Document passage ->
^^^^^^^^^^^^^^^^

Boscoe Holder (1921 – 2007) Trinidadian artist - The Consummate Renaissance Man

Boscoe Holder

Boscoe Holder (16 July 1921 – 21 April 2007), born Arthur Aldwyn Holder in Port of Spain, Trinidad and Tobago, was Trinidad and Tobago's leading contemporary painter, who also had a celebrated international career spanning six decades as a designer and visual artist, dancer, choreographer and musician. In 1948 he married the dancer Sheila Davis Clarke, daughter of radio personality Kathleen Davis (a.k.a. "Aunty Kay"), and their son Christian was born the following year. Christian Holder eventually became a leading dancer with the Joffrey Ballet and an artist in his own right. Living in London, England, during the 1950s and 1960s, Boscoe Holder has been credited with introducing limbo dancing and steel-pan playing to Britain, performing on British television and radio, in variety and nightclubs, in films, and at well-known theatres in the West End. His company also danced for Queen Elizabeth II at her coronation in 1953, and, in two years later, at Windsor Castle.
He is considered one of the top painters from the Caribbean whose work is in many collections around the world. Particularly recognizable for his paintings of people of colour, relecting his appreciation of Caribbean people and culture, he often used his dancers as models, his "favourite" being his wife Sheila who was also lead dancer in his company.
His younger brother was the actor Geoffrey Holder – perhaps best known for his role as the villain Baron Samedi in the 1973 James Bond-film Live and Let Die.

^^^^^^^^^^^^^^^^

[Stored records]

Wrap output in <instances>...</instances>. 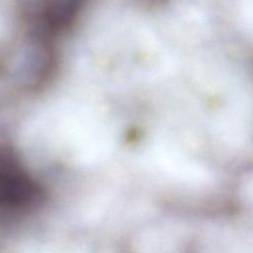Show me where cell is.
Segmentation results:
<instances>
[{"label": "cell", "instance_id": "obj_1", "mask_svg": "<svg viewBox=\"0 0 253 253\" xmlns=\"http://www.w3.org/2000/svg\"><path fill=\"white\" fill-rule=\"evenodd\" d=\"M38 191L33 182L11 164L0 165V207L22 209L35 203Z\"/></svg>", "mask_w": 253, "mask_h": 253}]
</instances>
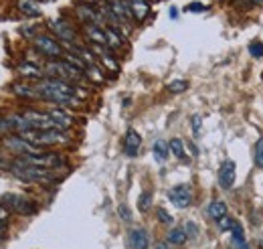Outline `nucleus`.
<instances>
[{
  "mask_svg": "<svg viewBox=\"0 0 263 249\" xmlns=\"http://www.w3.org/2000/svg\"><path fill=\"white\" fill-rule=\"evenodd\" d=\"M35 87H37L41 100L53 101V103H59V105H77L79 103V100L75 98V89L77 87H73L67 81L49 77V79L39 81Z\"/></svg>",
  "mask_w": 263,
  "mask_h": 249,
  "instance_id": "obj_1",
  "label": "nucleus"
},
{
  "mask_svg": "<svg viewBox=\"0 0 263 249\" xmlns=\"http://www.w3.org/2000/svg\"><path fill=\"white\" fill-rule=\"evenodd\" d=\"M8 170L20 178V180H27V183H39V185H47V183H53L57 176H55V170H49V168H39V166H33V164H27L22 162L20 158H16L14 162H10Z\"/></svg>",
  "mask_w": 263,
  "mask_h": 249,
  "instance_id": "obj_2",
  "label": "nucleus"
},
{
  "mask_svg": "<svg viewBox=\"0 0 263 249\" xmlns=\"http://www.w3.org/2000/svg\"><path fill=\"white\" fill-rule=\"evenodd\" d=\"M18 136H22L25 140H29V142H33V144H37L41 148L69 142V134L65 130H59V128H53V130H29V132H22Z\"/></svg>",
  "mask_w": 263,
  "mask_h": 249,
  "instance_id": "obj_3",
  "label": "nucleus"
},
{
  "mask_svg": "<svg viewBox=\"0 0 263 249\" xmlns=\"http://www.w3.org/2000/svg\"><path fill=\"white\" fill-rule=\"evenodd\" d=\"M47 73L51 75L53 79H61V81H67V83H75V81L83 79V71L73 67L67 61H53V63H49Z\"/></svg>",
  "mask_w": 263,
  "mask_h": 249,
  "instance_id": "obj_4",
  "label": "nucleus"
},
{
  "mask_svg": "<svg viewBox=\"0 0 263 249\" xmlns=\"http://www.w3.org/2000/svg\"><path fill=\"white\" fill-rule=\"evenodd\" d=\"M4 146L10 150V152L18 154V156H37V154H45V150L41 148V146H37V144H33V142L25 140L22 136H8V138H4Z\"/></svg>",
  "mask_w": 263,
  "mask_h": 249,
  "instance_id": "obj_5",
  "label": "nucleus"
},
{
  "mask_svg": "<svg viewBox=\"0 0 263 249\" xmlns=\"http://www.w3.org/2000/svg\"><path fill=\"white\" fill-rule=\"evenodd\" d=\"M168 199H170V202H172L174 207H178V209L190 207V202H193V189H190V185L182 183V185L172 187V189L168 191Z\"/></svg>",
  "mask_w": 263,
  "mask_h": 249,
  "instance_id": "obj_6",
  "label": "nucleus"
},
{
  "mask_svg": "<svg viewBox=\"0 0 263 249\" xmlns=\"http://www.w3.org/2000/svg\"><path fill=\"white\" fill-rule=\"evenodd\" d=\"M2 205L8 207V209H12L14 213H20V215H33V213H37V205L31 199H27V197H20V195H8V197H4Z\"/></svg>",
  "mask_w": 263,
  "mask_h": 249,
  "instance_id": "obj_7",
  "label": "nucleus"
},
{
  "mask_svg": "<svg viewBox=\"0 0 263 249\" xmlns=\"http://www.w3.org/2000/svg\"><path fill=\"white\" fill-rule=\"evenodd\" d=\"M35 47L41 51L45 57H49V59H59V57L65 55L63 49H61V45L53 37H47V35H37L35 37Z\"/></svg>",
  "mask_w": 263,
  "mask_h": 249,
  "instance_id": "obj_8",
  "label": "nucleus"
},
{
  "mask_svg": "<svg viewBox=\"0 0 263 249\" xmlns=\"http://www.w3.org/2000/svg\"><path fill=\"white\" fill-rule=\"evenodd\" d=\"M22 114H25V118L29 120V124L33 126V130H53V128H57L55 122L51 120V116L45 114V111L27 109V111H22Z\"/></svg>",
  "mask_w": 263,
  "mask_h": 249,
  "instance_id": "obj_9",
  "label": "nucleus"
},
{
  "mask_svg": "<svg viewBox=\"0 0 263 249\" xmlns=\"http://www.w3.org/2000/svg\"><path fill=\"white\" fill-rule=\"evenodd\" d=\"M235 176H237V164L233 160H225L219 168V187L229 191L235 185Z\"/></svg>",
  "mask_w": 263,
  "mask_h": 249,
  "instance_id": "obj_10",
  "label": "nucleus"
},
{
  "mask_svg": "<svg viewBox=\"0 0 263 249\" xmlns=\"http://www.w3.org/2000/svg\"><path fill=\"white\" fill-rule=\"evenodd\" d=\"M49 29H51L53 33H55L61 41H65V43H75V41H77L75 31H73V29H71V25H69V22H65L63 18H53L51 22H49Z\"/></svg>",
  "mask_w": 263,
  "mask_h": 249,
  "instance_id": "obj_11",
  "label": "nucleus"
},
{
  "mask_svg": "<svg viewBox=\"0 0 263 249\" xmlns=\"http://www.w3.org/2000/svg\"><path fill=\"white\" fill-rule=\"evenodd\" d=\"M107 6L111 8V12L115 14V18L119 22H130L134 20V12H132V4L126 0H107Z\"/></svg>",
  "mask_w": 263,
  "mask_h": 249,
  "instance_id": "obj_12",
  "label": "nucleus"
},
{
  "mask_svg": "<svg viewBox=\"0 0 263 249\" xmlns=\"http://www.w3.org/2000/svg\"><path fill=\"white\" fill-rule=\"evenodd\" d=\"M140 146H142V136H140L134 128H128V132H126V136H124V152H126L130 158H134V156H138Z\"/></svg>",
  "mask_w": 263,
  "mask_h": 249,
  "instance_id": "obj_13",
  "label": "nucleus"
},
{
  "mask_svg": "<svg viewBox=\"0 0 263 249\" xmlns=\"http://www.w3.org/2000/svg\"><path fill=\"white\" fill-rule=\"evenodd\" d=\"M128 245H130V249H148L150 247V237H148L146 229H142V227L130 229V233H128Z\"/></svg>",
  "mask_w": 263,
  "mask_h": 249,
  "instance_id": "obj_14",
  "label": "nucleus"
},
{
  "mask_svg": "<svg viewBox=\"0 0 263 249\" xmlns=\"http://www.w3.org/2000/svg\"><path fill=\"white\" fill-rule=\"evenodd\" d=\"M49 116H51V120L55 122V126L59 128V130H67L71 124H73V118L65 111V109H61V107H55L51 111H47Z\"/></svg>",
  "mask_w": 263,
  "mask_h": 249,
  "instance_id": "obj_15",
  "label": "nucleus"
},
{
  "mask_svg": "<svg viewBox=\"0 0 263 249\" xmlns=\"http://www.w3.org/2000/svg\"><path fill=\"white\" fill-rule=\"evenodd\" d=\"M231 243L235 249H249L247 245V239H245V231H243V225L239 221H235L233 229H231Z\"/></svg>",
  "mask_w": 263,
  "mask_h": 249,
  "instance_id": "obj_16",
  "label": "nucleus"
},
{
  "mask_svg": "<svg viewBox=\"0 0 263 249\" xmlns=\"http://www.w3.org/2000/svg\"><path fill=\"white\" fill-rule=\"evenodd\" d=\"M85 35L89 37V41L93 45H107V37H105V29L98 27V25H85Z\"/></svg>",
  "mask_w": 263,
  "mask_h": 249,
  "instance_id": "obj_17",
  "label": "nucleus"
},
{
  "mask_svg": "<svg viewBox=\"0 0 263 249\" xmlns=\"http://www.w3.org/2000/svg\"><path fill=\"white\" fill-rule=\"evenodd\" d=\"M16 6L25 16H31V18L41 16V6L37 0H16Z\"/></svg>",
  "mask_w": 263,
  "mask_h": 249,
  "instance_id": "obj_18",
  "label": "nucleus"
},
{
  "mask_svg": "<svg viewBox=\"0 0 263 249\" xmlns=\"http://www.w3.org/2000/svg\"><path fill=\"white\" fill-rule=\"evenodd\" d=\"M132 12H134V18L136 20H144L150 12V2L148 0H132Z\"/></svg>",
  "mask_w": 263,
  "mask_h": 249,
  "instance_id": "obj_19",
  "label": "nucleus"
},
{
  "mask_svg": "<svg viewBox=\"0 0 263 249\" xmlns=\"http://www.w3.org/2000/svg\"><path fill=\"white\" fill-rule=\"evenodd\" d=\"M166 239H168V243H170V245H184V243H186V239H188V235H186L184 227H172V229L168 231Z\"/></svg>",
  "mask_w": 263,
  "mask_h": 249,
  "instance_id": "obj_20",
  "label": "nucleus"
},
{
  "mask_svg": "<svg viewBox=\"0 0 263 249\" xmlns=\"http://www.w3.org/2000/svg\"><path fill=\"white\" fill-rule=\"evenodd\" d=\"M105 37H107V47H111V49L124 47V37L119 35V31L115 27H107L105 29Z\"/></svg>",
  "mask_w": 263,
  "mask_h": 249,
  "instance_id": "obj_21",
  "label": "nucleus"
},
{
  "mask_svg": "<svg viewBox=\"0 0 263 249\" xmlns=\"http://www.w3.org/2000/svg\"><path fill=\"white\" fill-rule=\"evenodd\" d=\"M12 92L16 94V96H20V98H29V100H41L39 98V92H37V87L35 85H14L12 87Z\"/></svg>",
  "mask_w": 263,
  "mask_h": 249,
  "instance_id": "obj_22",
  "label": "nucleus"
},
{
  "mask_svg": "<svg viewBox=\"0 0 263 249\" xmlns=\"http://www.w3.org/2000/svg\"><path fill=\"white\" fill-rule=\"evenodd\" d=\"M227 215V205L223 202V200H212L209 205V217L210 219H214V221H219L221 217H225Z\"/></svg>",
  "mask_w": 263,
  "mask_h": 249,
  "instance_id": "obj_23",
  "label": "nucleus"
},
{
  "mask_svg": "<svg viewBox=\"0 0 263 249\" xmlns=\"http://www.w3.org/2000/svg\"><path fill=\"white\" fill-rule=\"evenodd\" d=\"M152 152H154V158H156L158 162H164V160L168 158V154H170V146H168V142H164V140H156Z\"/></svg>",
  "mask_w": 263,
  "mask_h": 249,
  "instance_id": "obj_24",
  "label": "nucleus"
},
{
  "mask_svg": "<svg viewBox=\"0 0 263 249\" xmlns=\"http://www.w3.org/2000/svg\"><path fill=\"white\" fill-rule=\"evenodd\" d=\"M168 146H170V152H172L176 158L186 160V148H184V142H182L180 138H172V140L168 142Z\"/></svg>",
  "mask_w": 263,
  "mask_h": 249,
  "instance_id": "obj_25",
  "label": "nucleus"
},
{
  "mask_svg": "<svg viewBox=\"0 0 263 249\" xmlns=\"http://www.w3.org/2000/svg\"><path fill=\"white\" fill-rule=\"evenodd\" d=\"M18 71H20V75H25V77H41V69H39L37 65H33V63H22V65L18 67Z\"/></svg>",
  "mask_w": 263,
  "mask_h": 249,
  "instance_id": "obj_26",
  "label": "nucleus"
},
{
  "mask_svg": "<svg viewBox=\"0 0 263 249\" xmlns=\"http://www.w3.org/2000/svg\"><path fill=\"white\" fill-rule=\"evenodd\" d=\"M150 207H152V193H150V191H144V193L140 195V199H138V209H140L142 213H146Z\"/></svg>",
  "mask_w": 263,
  "mask_h": 249,
  "instance_id": "obj_27",
  "label": "nucleus"
},
{
  "mask_svg": "<svg viewBox=\"0 0 263 249\" xmlns=\"http://www.w3.org/2000/svg\"><path fill=\"white\" fill-rule=\"evenodd\" d=\"M253 160H255V164L263 168V136L255 142V148H253Z\"/></svg>",
  "mask_w": 263,
  "mask_h": 249,
  "instance_id": "obj_28",
  "label": "nucleus"
},
{
  "mask_svg": "<svg viewBox=\"0 0 263 249\" xmlns=\"http://www.w3.org/2000/svg\"><path fill=\"white\" fill-rule=\"evenodd\" d=\"M186 87H188V83L184 79H176V81L168 83V92H172V94H182V92H186Z\"/></svg>",
  "mask_w": 263,
  "mask_h": 249,
  "instance_id": "obj_29",
  "label": "nucleus"
},
{
  "mask_svg": "<svg viewBox=\"0 0 263 249\" xmlns=\"http://www.w3.org/2000/svg\"><path fill=\"white\" fill-rule=\"evenodd\" d=\"M217 223H219V231H223V233H225V231H231V229H233L235 219H233L231 215H225V217H221Z\"/></svg>",
  "mask_w": 263,
  "mask_h": 249,
  "instance_id": "obj_30",
  "label": "nucleus"
},
{
  "mask_svg": "<svg viewBox=\"0 0 263 249\" xmlns=\"http://www.w3.org/2000/svg\"><path fill=\"white\" fill-rule=\"evenodd\" d=\"M247 49H249V53H251L255 59H261L263 57V43L261 41H251Z\"/></svg>",
  "mask_w": 263,
  "mask_h": 249,
  "instance_id": "obj_31",
  "label": "nucleus"
},
{
  "mask_svg": "<svg viewBox=\"0 0 263 249\" xmlns=\"http://www.w3.org/2000/svg\"><path fill=\"white\" fill-rule=\"evenodd\" d=\"M156 215H158V221L160 223H164V225H170L172 223V215L166 211V209H162V207H158L156 209Z\"/></svg>",
  "mask_w": 263,
  "mask_h": 249,
  "instance_id": "obj_32",
  "label": "nucleus"
},
{
  "mask_svg": "<svg viewBox=\"0 0 263 249\" xmlns=\"http://www.w3.org/2000/svg\"><path fill=\"white\" fill-rule=\"evenodd\" d=\"M184 10L186 12H205L207 10V4H203V2H190V4H186Z\"/></svg>",
  "mask_w": 263,
  "mask_h": 249,
  "instance_id": "obj_33",
  "label": "nucleus"
},
{
  "mask_svg": "<svg viewBox=\"0 0 263 249\" xmlns=\"http://www.w3.org/2000/svg\"><path fill=\"white\" fill-rule=\"evenodd\" d=\"M12 126H10V118H0V134H10Z\"/></svg>",
  "mask_w": 263,
  "mask_h": 249,
  "instance_id": "obj_34",
  "label": "nucleus"
},
{
  "mask_svg": "<svg viewBox=\"0 0 263 249\" xmlns=\"http://www.w3.org/2000/svg\"><path fill=\"white\" fill-rule=\"evenodd\" d=\"M190 124H193L195 136H199V132H201V116H199V114H195V116H193V120H190Z\"/></svg>",
  "mask_w": 263,
  "mask_h": 249,
  "instance_id": "obj_35",
  "label": "nucleus"
},
{
  "mask_svg": "<svg viewBox=\"0 0 263 249\" xmlns=\"http://www.w3.org/2000/svg\"><path fill=\"white\" fill-rule=\"evenodd\" d=\"M184 231H186L188 237H197V233H199V229H197L195 223H186V225H184Z\"/></svg>",
  "mask_w": 263,
  "mask_h": 249,
  "instance_id": "obj_36",
  "label": "nucleus"
},
{
  "mask_svg": "<svg viewBox=\"0 0 263 249\" xmlns=\"http://www.w3.org/2000/svg\"><path fill=\"white\" fill-rule=\"evenodd\" d=\"M117 213H119V217H122L124 221H130V219H132V217H130V211H128V207H126V205H119Z\"/></svg>",
  "mask_w": 263,
  "mask_h": 249,
  "instance_id": "obj_37",
  "label": "nucleus"
},
{
  "mask_svg": "<svg viewBox=\"0 0 263 249\" xmlns=\"http://www.w3.org/2000/svg\"><path fill=\"white\" fill-rule=\"evenodd\" d=\"M8 166H10V162H6V158L0 154V168H6L8 170Z\"/></svg>",
  "mask_w": 263,
  "mask_h": 249,
  "instance_id": "obj_38",
  "label": "nucleus"
},
{
  "mask_svg": "<svg viewBox=\"0 0 263 249\" xmlns=\"http://www.w3.org/2000/svg\"><path fill=\"white\" fill-rule=\"evenodd\" d=\"M156 249H170V243H156Z\"/></svg>",
  "mask_w": 263,
  "mask_h": 249,
  "instance_id": "obj_39",
  "label": "nucleus"
},
{
  "mask_svg": "<svg viewBox=\"0 0 263 249\" xmlns=\"http://www.w3.org/2000/svg\"><path fill=\"white\" fill-rule=\"evenodd\" d=\"M178 16V10L176 8H170V18H176Z\"/></svg>",
  "mask_w": 263,
  "mask_h": 249,
  "instance_id": "obj_40",
  "label": "nucleus"
},
{
  "mask_svg": "<svg viewBox=\"0 0 263 249\" xmlns=\"http://www.w3.org/2000/svg\"><path fill=\"white\" fill-rule=\"evenodd\" d=\"M4 237V223H0V239Z\"/></svg>",
  "mask_w": 263,
  "mask_h": 249,
  "instance_id": "obj_41",
  "label": "nucleus"
},
{
  "mask_svg": "<svg viewBox=\"0 0 263 249\" xmlns=\"http://www.w3.org/2000/svg\"><path fill=\"white\" fill-rule=\"evenodd\" d=\"M255 4H263V0H255Z\"/></svg>",
  "mask_w": 263,
  "mask_h": 249,
  "instance_id": "obj_42",
  "label": "nucleus"
}]
</instances>
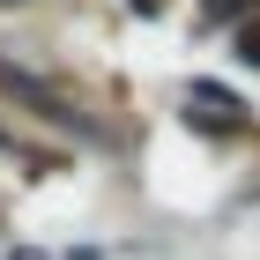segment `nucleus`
Returning <instances> with one entry per match:
<instances>
[{
	"mask_svg": "<svg viewBox=\"0 0 260 260\" xmlns=\"http://www.w3.org/2000/svg\"><path fill=\"white\" fill-rule=\"evenodd\" d=\"M15 260H45V253H15Z\"/></svg>",
	"mask_w": 260,
	"mask_h": 260,
	"instance_id": "obj_3",
	"label": "nucleus"
},
{
	"mask_svg": "<svg viewBox=\"0 0 260 260\" xmlns=\"http://www.w3.org/2000/svg\"><path fill=\"white\" fill-rule=\"evenodd\" d=\"M238 60H245V67H260V30H245V38H238Z\"/></svg>",
	"mask_w": 260,
	"mask_h": 260,
	"instance_id": "obj_1",
	"label": "nucleus"
},
{
	"mask_svg": "<svg viewBox=\"0 0 260 260\" xmlns=\"http://www.w3.org/2000/svg\"><path fill=\"white\" fill-rule=\"evenodd\" d=\"M245 8H260V0H208V15H245Z\"/></svg>",
	"mask_w": 260,
	"mask_h": 260,
	"instance_id": "obj_2",
	"label": "nucleus"
}]
</instances>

^^^^^^^^^^^^^^^^

Problem 1 -> From the Boscoe Holder biography, extract the passage from "His younger brother" to "and Let Die.".
Problem 2 -> Name every member of Boscoe Holder's family, including relatives by marriage, who is mentioned by name in the Boscoe Holder biography.
Problem 3 -> According to the Boscoe Holder biography, where did his company dance two years after the 1953 coronation?

Right answer 1 ->
His younger brother was the actor Geoffrey Holder – perhaps best known for his role as the villain Baron Samedi in the 1973 James Bond-film Live and Let Die.

Right answer 2 ->
Sheila Davis Clarke, his wife
Kathleen Davis, his wife's mother
Christian Holder, his son
Geoffrey Holder, his younger brother

Right answer 3 -> At Windsor Castle.